The residue of what Bowles attempted, a life given over to the creation of a garden, remains. It works in a way that Capel Manor, with its strategic planting, its demonstrations, never will. Capel Manor debates a Princess Diana memorial garden, the form it should take: a place of remembrance beside an orbital motorway. Myddleton House has a more direct royal connection. The foreword to Bryan Hewitt’s book is written by the grandson of E.A. Bowles’s brother. ‘I think of my Great Great Uncle Gussie often as I walk around our small Wiltshire garden,’ writes Brigadier Andrew Parker Bowles, OBE (horseman, courtier and former husband of the royal mistress, Camilla). ‘If, as I suspect, my uncle is looking back from “across the wide river” he will be amaze
d to discover that his name is still revered and his works much admired.’
3
Bill Drummond – green weatherproof, thick blue jersey, specs on string, spiky hair – eased himself out of his Aylesbury cab. I was waiting with Marc Atkins beside the (closed) doors of the Church of the Holy Cross and St Lawrence at Waltham Abbey.

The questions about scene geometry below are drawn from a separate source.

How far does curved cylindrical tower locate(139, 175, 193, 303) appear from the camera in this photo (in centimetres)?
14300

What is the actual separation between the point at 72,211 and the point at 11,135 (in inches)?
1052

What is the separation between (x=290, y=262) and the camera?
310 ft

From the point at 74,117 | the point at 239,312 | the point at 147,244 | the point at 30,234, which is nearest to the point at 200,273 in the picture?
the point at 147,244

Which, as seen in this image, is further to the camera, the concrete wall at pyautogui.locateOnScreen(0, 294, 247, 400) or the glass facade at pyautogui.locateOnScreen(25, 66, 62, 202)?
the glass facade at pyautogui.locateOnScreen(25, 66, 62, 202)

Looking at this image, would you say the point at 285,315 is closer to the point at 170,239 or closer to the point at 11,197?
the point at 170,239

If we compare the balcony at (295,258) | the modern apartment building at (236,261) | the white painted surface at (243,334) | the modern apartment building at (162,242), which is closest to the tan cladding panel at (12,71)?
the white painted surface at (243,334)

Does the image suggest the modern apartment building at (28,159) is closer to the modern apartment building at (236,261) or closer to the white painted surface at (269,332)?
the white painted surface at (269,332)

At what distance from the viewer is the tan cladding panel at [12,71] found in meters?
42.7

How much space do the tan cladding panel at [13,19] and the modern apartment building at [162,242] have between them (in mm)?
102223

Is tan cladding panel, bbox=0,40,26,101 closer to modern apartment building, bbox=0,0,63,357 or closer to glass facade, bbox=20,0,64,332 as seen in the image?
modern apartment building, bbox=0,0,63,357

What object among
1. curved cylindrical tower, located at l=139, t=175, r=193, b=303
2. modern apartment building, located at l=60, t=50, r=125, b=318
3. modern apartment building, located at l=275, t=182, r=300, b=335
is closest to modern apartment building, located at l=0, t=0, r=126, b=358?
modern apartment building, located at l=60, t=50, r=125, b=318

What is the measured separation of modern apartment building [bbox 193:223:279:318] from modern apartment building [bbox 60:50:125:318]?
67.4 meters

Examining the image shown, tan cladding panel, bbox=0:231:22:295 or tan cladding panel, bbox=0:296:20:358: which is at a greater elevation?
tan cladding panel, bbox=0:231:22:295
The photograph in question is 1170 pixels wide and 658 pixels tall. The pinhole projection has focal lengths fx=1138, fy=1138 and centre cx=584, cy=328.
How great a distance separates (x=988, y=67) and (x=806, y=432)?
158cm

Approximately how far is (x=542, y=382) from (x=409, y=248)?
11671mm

Bill has the look of a man interrupted: he’s been thinking about another project, talking/not talking, skidding across a dark landscape, and now he’s expelled. Damp air. Another early start. A walk across Enfield Chase to the National Institute for Medical Research at Mill Hill. Why?
Dumb instinct – on my part. Which is always the best method. It’s a slight detour, in terms of our orbital circuit, but Waltham Abbey to Mill Hill, across the Chase, favours the lie of the land; the way the rivers go, the direction of the footpaths. I reckon we can knock this one off, through parks, woodland, farm roads, and arrive at the hospital in time for the lunchtime lecture. At 1.30 p.m., in the Fletcher Hall, German conceptualist Jochen Gerz (associate of Joseph Beuys and Reiner Ruthenbeck) is going to address the whitecoats on the subject of ‘Works in Public Spaces’.